(Verilen metin)
# # #
Sakarya: Açılım rüzgarı Küçük Ceylan’a değmiyor

Sakarya Adalet Girişimi Başörtüsü Platformu 214. kez Adapazarı kent merkezinde toplanarak gündeme ilişkin değerlendirmede bulundu. Geçen hafta başörtüsü eylemlerine başlayan Kütahya’ya selam verilerek başlayan eylem, son haftanın başörtüsü yasaklarının bir dökümünü yaparak devam etti. İsrail ile hükümet arasındaki gerginliğin uluslararası dengeler açısından ve islamiş direniş için ne ifade ettiğinin bir tahlili yapılarak bitirildi. “Başörtüsü müslüman kadının kimliğidir”, “Direniş 5. yılında zillet bizden uzaktır” ve “Zalimlere meyletmeyin yoksa size ateş dokunur. hud 113” pankartları taşınan eylemde “zalimler halka hesap verecek” “tevhid adalet özgürlük” sloganları atıldı. Açıklamayı SAGİR adına Sakarya Dayanışma Derneği’nden Kadrican Mendi okudu.

Basın açıklamasının tam metni:

214. kez Sakarya halkının hoşgörüsüne ve platformumuza gösterdiği desteğe teşekkür ederek başlamak istiyoruz. Şehrimiz dışında, Akyazı, İzmit, Ankara, Konya, Van, Antalya ‘dan sonra geçen hafta itibariyle
Kütahya’da sürekli basın açıklamalarıyla sesimize güç katmaya başladı. Yine Diyarbakır’da da İkra Eğitim Derneği tarafından düzenlenen “Sesimize ses ver, inancına sahip çık” adlı geniş katılımın olduğu başörtüsüne destek veren basın açıklamasını da iyi bir haber olarak sizlerle paylaşmak istiyoruz. Kardeşlerimize bu meşakkatli yolda sabır ve başarılar diliyoruz.
# # #
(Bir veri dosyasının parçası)

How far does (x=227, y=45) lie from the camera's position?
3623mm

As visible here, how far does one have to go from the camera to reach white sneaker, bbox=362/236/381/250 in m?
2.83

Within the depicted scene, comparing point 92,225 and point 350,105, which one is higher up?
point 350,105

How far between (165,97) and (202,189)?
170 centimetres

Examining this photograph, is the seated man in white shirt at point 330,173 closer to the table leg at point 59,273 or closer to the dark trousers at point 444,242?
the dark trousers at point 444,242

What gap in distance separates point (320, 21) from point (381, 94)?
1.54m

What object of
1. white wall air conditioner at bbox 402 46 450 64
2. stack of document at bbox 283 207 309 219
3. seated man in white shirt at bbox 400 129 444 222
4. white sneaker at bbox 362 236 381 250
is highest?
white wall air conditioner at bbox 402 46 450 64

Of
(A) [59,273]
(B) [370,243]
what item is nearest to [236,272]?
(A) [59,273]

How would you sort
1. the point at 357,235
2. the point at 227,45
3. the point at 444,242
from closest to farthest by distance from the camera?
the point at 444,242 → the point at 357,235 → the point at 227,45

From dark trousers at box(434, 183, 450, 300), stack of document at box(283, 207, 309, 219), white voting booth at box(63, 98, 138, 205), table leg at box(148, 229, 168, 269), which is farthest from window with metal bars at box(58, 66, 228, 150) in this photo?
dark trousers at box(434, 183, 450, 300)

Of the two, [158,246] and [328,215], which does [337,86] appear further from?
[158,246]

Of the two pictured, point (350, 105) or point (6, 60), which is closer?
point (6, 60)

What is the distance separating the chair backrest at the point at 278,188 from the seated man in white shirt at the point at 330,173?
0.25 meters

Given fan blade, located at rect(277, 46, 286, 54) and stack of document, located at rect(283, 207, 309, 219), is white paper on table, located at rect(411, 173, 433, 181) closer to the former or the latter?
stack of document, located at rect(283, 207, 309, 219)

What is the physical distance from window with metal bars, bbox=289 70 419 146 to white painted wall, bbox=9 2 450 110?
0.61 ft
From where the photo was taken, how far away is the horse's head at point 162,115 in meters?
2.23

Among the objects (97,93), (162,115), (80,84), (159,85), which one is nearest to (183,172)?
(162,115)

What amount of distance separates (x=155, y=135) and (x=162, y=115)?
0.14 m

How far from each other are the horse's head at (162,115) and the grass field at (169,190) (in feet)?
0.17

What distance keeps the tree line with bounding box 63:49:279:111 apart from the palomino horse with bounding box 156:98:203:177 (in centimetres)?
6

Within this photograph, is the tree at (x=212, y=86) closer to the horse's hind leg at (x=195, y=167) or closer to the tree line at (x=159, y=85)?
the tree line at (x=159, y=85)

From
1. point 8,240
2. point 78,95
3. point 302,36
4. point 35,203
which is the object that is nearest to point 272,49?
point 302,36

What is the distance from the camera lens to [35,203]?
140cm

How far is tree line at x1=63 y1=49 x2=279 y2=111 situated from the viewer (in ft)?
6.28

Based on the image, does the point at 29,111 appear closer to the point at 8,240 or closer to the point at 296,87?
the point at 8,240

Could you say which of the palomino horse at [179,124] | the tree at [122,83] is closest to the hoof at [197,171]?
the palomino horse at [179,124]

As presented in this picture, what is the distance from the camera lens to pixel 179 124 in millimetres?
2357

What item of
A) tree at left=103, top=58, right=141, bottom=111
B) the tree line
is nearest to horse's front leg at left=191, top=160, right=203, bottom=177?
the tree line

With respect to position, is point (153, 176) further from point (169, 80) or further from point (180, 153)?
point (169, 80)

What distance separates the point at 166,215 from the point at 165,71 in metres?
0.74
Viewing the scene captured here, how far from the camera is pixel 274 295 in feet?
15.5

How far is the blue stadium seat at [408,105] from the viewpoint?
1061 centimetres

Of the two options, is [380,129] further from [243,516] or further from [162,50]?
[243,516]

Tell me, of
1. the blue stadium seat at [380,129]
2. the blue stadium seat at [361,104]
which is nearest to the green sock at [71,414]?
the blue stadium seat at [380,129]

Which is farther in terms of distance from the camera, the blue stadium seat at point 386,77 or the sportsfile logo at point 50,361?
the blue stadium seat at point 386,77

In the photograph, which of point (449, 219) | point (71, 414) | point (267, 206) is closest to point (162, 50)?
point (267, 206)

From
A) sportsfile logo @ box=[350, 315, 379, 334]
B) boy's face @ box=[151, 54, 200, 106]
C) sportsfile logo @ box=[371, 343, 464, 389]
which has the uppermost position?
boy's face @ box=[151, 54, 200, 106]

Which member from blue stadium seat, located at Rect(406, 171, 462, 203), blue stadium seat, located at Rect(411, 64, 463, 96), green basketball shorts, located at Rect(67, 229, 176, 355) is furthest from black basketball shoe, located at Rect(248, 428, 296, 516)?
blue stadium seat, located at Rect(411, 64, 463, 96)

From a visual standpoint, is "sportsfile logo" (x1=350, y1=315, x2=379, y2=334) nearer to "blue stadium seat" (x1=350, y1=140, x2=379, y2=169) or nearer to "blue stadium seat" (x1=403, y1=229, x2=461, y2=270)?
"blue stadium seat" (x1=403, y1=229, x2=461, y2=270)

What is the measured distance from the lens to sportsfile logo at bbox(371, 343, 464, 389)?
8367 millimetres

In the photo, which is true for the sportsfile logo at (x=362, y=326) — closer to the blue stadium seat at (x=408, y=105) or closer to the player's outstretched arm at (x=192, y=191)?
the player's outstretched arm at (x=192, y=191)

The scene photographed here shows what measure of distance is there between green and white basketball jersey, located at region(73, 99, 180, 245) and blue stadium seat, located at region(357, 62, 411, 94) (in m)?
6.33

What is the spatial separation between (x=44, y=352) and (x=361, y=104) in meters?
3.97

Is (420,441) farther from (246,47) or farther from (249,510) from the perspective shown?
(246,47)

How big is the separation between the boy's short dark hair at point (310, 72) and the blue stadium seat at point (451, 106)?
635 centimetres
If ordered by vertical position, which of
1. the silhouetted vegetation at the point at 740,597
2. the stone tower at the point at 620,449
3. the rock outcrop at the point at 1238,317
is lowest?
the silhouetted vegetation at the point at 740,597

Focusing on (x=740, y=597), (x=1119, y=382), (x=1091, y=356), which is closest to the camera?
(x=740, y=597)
# # #
(Görev A)
Sakarya'daki başörtüsü eylemiyle ilgili haberi iki cümleyle özetle.
(Görev B)
Sakarya'daki başörtüsü eylemiyle ilgili haberde "Basın açıklamasının tam" sözleriyle açılıp "ve başarılar diliyoruz." ile biten bölümü, "meşakkatli" yerine "zorlu" koyarak düzenle.
(Görev C)
Sakarya'daki başörtüsü eylemiyle ilgili habere göre eylem neden Kütahya'ya selam verilerek başladı?
Kayıtların bu işle hiçbir ilgisi yok.

(Cevap A)
Sakarya Adalet Girişimi Başörtüsü Platformu, Adapazarı kent merkezinde 214. kez toplanarak Kütahya'ya selam verdi, son haftanın başörtüsü yasaklarını sıraladı ve İsrail ile hükümet arasındaki gerginliği değerlendirdi. Açıklamayı SAGİR adına okuyan Kadrican Mendi, Kütahya'nın da basın açıklamalarıyla onlara güç katmaya başladığını söyledi ve Diyarbakır'da İkra Eğitim Derneği'nin düzenlediği geniş katılımlı açıklamayı iyi bir haber olarak paylaştı.

(Cevap B)
Basın açıklamasının tam metni:

214. kez Sakarya halkının hoşgörüsüne ve platformumuza gösterdiği desteğe teşekkür ederek başlamak istiyoruz. Şehrimiz dışında, Akyazı, İzmit, Ankara, Konya, Van, Antalya ‘dan sonra geçen hafta itibariyle
Kütahya’da sürekli basın açıklamalarıyla sesimize güç katmaya başladı. Yine Diyarbakır’da da İkra Eğitim Derneği tarafından düzenlenen “Sesimize ses ver, inancına sahip çık” adlı geniş katılımın olduğu başörtüsüne destek veren basın açıklamasını da iyi bir haber olarak sizlerle paylaşmak istiyoruz. Kardeşlerimize bu zorlu yolda sabır ve başarılar diliyoruz.

(Cevap C)
Kütahya bir hafta önce başörtüsü eylemlerine başlamıştı. Eylem bu yüzden Kütahya'ya selam verilerek açıldı.